Singgung Kerumunan di Maumere, Refly Harun: Tegakkan Hukum, Bebaskan HRS
Jakarta (SI Online) – Pakar Hukum Tata Negara, Refly Harun, angkat bicara terkait kasus kerumunan Presiden Joko Widodo atau Jokowi di Maumere, Kabupaten Sikka, Nusa Tenggara Timur (NTT), Selasa (23/2/2021) lalu.
Refly menjelaskan, jika kesalahan dilakukan seorang presiden itu mekanisme hukumnya bukan melalui pihak kepolisian tetapi melalui DPR, MK dan MPR.
“Jadi rasanya tidak mungkin diproses kalau presiden melalukan pelanggaran protokol kesehatan (prokes),” ujar Refly dikutip Suara Islam Online, Jumat (26/2) melalui wawancaranya di kanal YouTube Neno Warisman Channel.
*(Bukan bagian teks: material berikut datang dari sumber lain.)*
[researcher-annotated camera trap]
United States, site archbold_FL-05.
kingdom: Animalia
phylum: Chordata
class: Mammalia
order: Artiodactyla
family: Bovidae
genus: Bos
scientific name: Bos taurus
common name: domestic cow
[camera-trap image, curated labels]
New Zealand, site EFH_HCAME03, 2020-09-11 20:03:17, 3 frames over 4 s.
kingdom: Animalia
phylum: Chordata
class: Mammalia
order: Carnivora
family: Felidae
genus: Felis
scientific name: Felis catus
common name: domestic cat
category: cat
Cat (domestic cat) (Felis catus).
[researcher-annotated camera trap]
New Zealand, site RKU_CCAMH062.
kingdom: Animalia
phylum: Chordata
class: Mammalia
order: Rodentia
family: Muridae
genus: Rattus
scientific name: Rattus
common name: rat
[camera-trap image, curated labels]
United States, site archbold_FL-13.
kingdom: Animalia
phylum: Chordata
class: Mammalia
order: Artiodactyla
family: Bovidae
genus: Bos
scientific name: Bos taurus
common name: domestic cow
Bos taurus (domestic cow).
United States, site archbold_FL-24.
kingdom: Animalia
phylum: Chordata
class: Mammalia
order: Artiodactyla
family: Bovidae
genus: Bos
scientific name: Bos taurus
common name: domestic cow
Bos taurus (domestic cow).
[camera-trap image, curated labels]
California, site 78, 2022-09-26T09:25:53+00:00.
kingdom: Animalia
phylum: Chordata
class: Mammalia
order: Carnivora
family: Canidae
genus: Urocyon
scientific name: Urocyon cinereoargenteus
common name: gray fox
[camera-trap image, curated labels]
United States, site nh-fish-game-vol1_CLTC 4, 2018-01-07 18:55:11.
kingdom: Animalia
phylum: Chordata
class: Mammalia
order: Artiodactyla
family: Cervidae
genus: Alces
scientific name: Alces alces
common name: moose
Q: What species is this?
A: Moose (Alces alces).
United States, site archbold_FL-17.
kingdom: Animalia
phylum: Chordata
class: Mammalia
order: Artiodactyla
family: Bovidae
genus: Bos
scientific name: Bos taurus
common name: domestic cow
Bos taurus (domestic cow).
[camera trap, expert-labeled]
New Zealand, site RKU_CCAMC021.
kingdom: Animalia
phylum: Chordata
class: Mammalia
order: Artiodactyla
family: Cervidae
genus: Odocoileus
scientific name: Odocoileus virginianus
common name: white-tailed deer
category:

Baca juga: Pak Jokowi, Akui Saja Kesalahan Kerumunan di Maumere Itu
Meski demikian, kata Refly, ini tentang rasa keadilan. “Banyak yang bertanya, kok ini tidak diproses sementara HRS (Habib Rizieq Syihab) diproses,” tuturnya.
Dalam kedua kasus kerumunan ini, Refly melihat kesalahannya itu bukan pada kasus kerumunan Jokowi tapi pada kasus kerumunan HRS. Yaitu ketika aparat menersangkakan HRS karena melanggar prokses.
“Memaksakan menggunakan pasal pidana untuk menersangkakan HRS dengan ancaman lima tahun sehingga punya alasan untuk menahan,” jelas Refly.
Baca juga: Dokter Tirta, Anda Dokter atau Buzzer?
“Padahal bagi saya, harusnya pelanggaran semacam itu cukup diberikan sanksi administratif, dan sanksi itu sudah dikenakan kepada HRS dengan denda 50 juta dan itu sudah dibayar,” tambahnya.
Kata Refly, HRS seharusnya cukup didenda dan dimintai komitmen untuk tidak mengulangi lagi, komitmen itu dipegang sebagai niat baik.
“Sudah ada sanksi dan niat baik sehingga tidak perlu diproses,” tuturnya.
Ia menilai, karena terlalu berlebihan, sehingga ketika ada kasus kerumunan yang lain maka masyarakat menginginkan penegakkan hukum yang sama.
“Kalau kita mau menegakkan rule of law (prinsip hukum), jalan yang saya tawarkan adalah bebaskan HRS dan mereka yang ditahan karena dianggap melanggar protokol kesehatan,” tandas Refly.